### Set task:
Can you repeat the lines below word for word, leaving the pictures out of your answer?

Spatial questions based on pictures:
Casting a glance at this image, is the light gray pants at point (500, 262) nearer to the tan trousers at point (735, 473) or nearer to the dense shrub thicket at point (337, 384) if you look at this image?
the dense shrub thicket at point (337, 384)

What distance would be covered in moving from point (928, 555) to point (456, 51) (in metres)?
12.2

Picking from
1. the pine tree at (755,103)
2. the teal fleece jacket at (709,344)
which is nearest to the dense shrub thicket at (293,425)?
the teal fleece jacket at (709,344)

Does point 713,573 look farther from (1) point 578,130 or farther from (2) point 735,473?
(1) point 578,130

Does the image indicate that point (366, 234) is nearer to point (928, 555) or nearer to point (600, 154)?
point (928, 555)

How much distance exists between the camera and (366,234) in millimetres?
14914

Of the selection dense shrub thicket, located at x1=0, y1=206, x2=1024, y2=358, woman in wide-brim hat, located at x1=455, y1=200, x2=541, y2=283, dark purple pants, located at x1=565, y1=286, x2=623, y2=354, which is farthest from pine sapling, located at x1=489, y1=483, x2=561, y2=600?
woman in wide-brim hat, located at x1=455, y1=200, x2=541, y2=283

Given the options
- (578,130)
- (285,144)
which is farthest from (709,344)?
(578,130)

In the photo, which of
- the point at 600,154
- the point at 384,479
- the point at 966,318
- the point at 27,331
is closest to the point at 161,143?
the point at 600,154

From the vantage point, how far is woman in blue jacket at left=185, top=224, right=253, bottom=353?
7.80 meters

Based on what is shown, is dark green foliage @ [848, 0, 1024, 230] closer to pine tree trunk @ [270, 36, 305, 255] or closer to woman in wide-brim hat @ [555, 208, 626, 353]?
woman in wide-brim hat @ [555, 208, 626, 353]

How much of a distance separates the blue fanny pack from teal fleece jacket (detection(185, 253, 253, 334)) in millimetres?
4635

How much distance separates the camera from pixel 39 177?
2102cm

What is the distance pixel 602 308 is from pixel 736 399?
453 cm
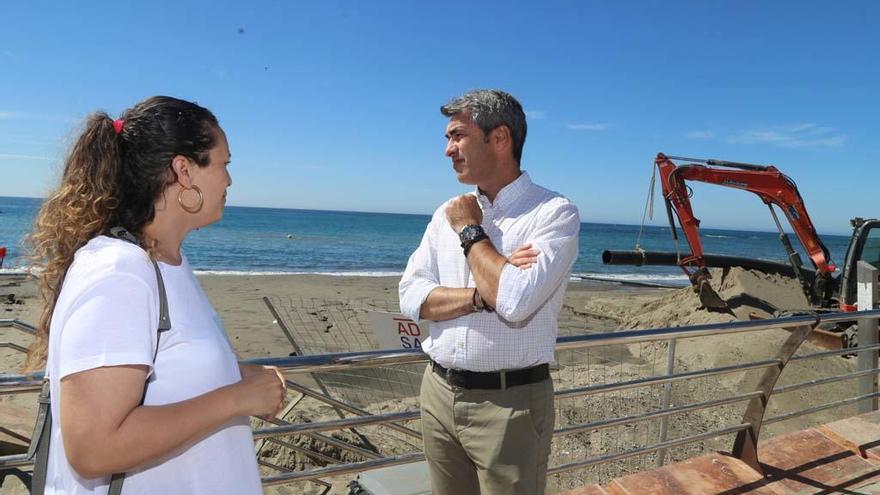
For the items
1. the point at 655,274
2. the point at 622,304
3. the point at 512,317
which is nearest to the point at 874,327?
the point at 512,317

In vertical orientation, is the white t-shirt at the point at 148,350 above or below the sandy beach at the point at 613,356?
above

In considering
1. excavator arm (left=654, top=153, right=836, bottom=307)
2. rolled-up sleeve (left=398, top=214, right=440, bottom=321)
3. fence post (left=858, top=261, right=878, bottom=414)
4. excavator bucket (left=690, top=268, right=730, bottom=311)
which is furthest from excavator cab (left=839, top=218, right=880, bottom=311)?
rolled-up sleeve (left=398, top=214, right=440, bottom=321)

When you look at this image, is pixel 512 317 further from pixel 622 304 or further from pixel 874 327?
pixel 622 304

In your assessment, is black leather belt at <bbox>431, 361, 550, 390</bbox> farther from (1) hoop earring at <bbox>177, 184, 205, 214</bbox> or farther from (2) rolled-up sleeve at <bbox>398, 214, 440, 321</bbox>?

### Final result:
Casting a glance at this image, is the light gray pants at point (500, 262) nearer to the tan trousers at point (735, 473) or nearer to the dense shrub thicket at point (337, 384) if you look at this image?
the dense shrub thicket at point (337, 384)

What distance would be covered in moving from point (928, 555) to point (456, 51) (in metres)?
12.2

Picking from
1. the pine tree at (755,103)
2. the teal fleece jacket at (709,344)
which is nearest to the dense shrub thicket at (293,425)?
the teal fleece jacket at (709,344)

Does point 713,573 look farther from (1) point 578,130 or farther from (2) point 735,473?
(1) point 578,130

Does the image indicate that point (366, 234) is nearer to point (928, 555) or nearer to point (600, 154)?
point (928, 555)

How much distance exists between the camera and (366,234) in millimetres?
14914

Of the selection dense shrub thicket, located at x1=0, y1=206, x2=1024, y2=358, woman in wide-brim hat, located at x1=455, y1=200, x2=541, y2=283, dark purple pants, located at x1=565, y1=286, x2=623, y2=354, which is farthest from pine sapling, located at x1=489, y1=483, x2=561, y2=600?
woman in wide-brim hat, located at x1=455, y1=200, x2=541, y2=283

Given the options
- (578,130)
- (285,144)
which is farthest from (709,344)?
(578,130)

In the photo, which of
- the point at 600,154
- the point at 384,479
- the point at 966,318
- the point at 27,331
is closest to the point at 161,143?
the point at 600,154

From the vantage point, how far is woman in blue jacket at left=185, top=224, right=253, bottom=353?
7.80 meters

Based on what is shown, is dark green foliage @ [848, 0, 1024, 230] closer to pine tree trunk @ [270, 36, 305, 255] or closer to woman in wide-brim hat @ [555, 208, 626, 353]?
woman in wide-brim hat @ [555, 208, 626, 353]

How much of a distance separates the blue fanny pack from teal fleece jacket (detection(185, 253, 253, 334)) in millimetres?
4635

How much distance separates the camera from pixel 39 177?
2102cm

What is the distance pixel 602 308 is from pixel 736 399?
453 cm
For the items
1. the point at 655,274
2. the point at 622,304
3. the point at 512,317
which is nearest to the point at 874,327?
the point at 512,317

In vertical orientation, is the white t-shirt at the point at 148,350 above or below the sandy beach at the point at 613,356?
above

In considering
1. excavator arm (left=654, top=153, right=836, bottom=307)
2. rolled-up sleeve (left=398, top=214, right=440, bottom=321)
3. fence post (left=858, top=261, right=878, bottom=414)
4. excavator bucket (left=690, top=268, right=730, bottom=311)
which is furthest from excavator cab (left=839, top=218, right=880, bottom=311)?
rolled-up sleeve (left=398, top=214, right=440, bottom=321)

When you look at this image, is pixel 512 317 further from pixel 622 304 or further from pixel 874 327?
pixel 622 304

In your assessment, is black leather belt at <bbox>431, 361, 550, 390</bbox> farther from (1) hoop earring at <bbox>177, 184, 205, 214</bbox> or farther from (2) rolled-up sleeve at <bbox>398, 214, 440, 321</bbox>?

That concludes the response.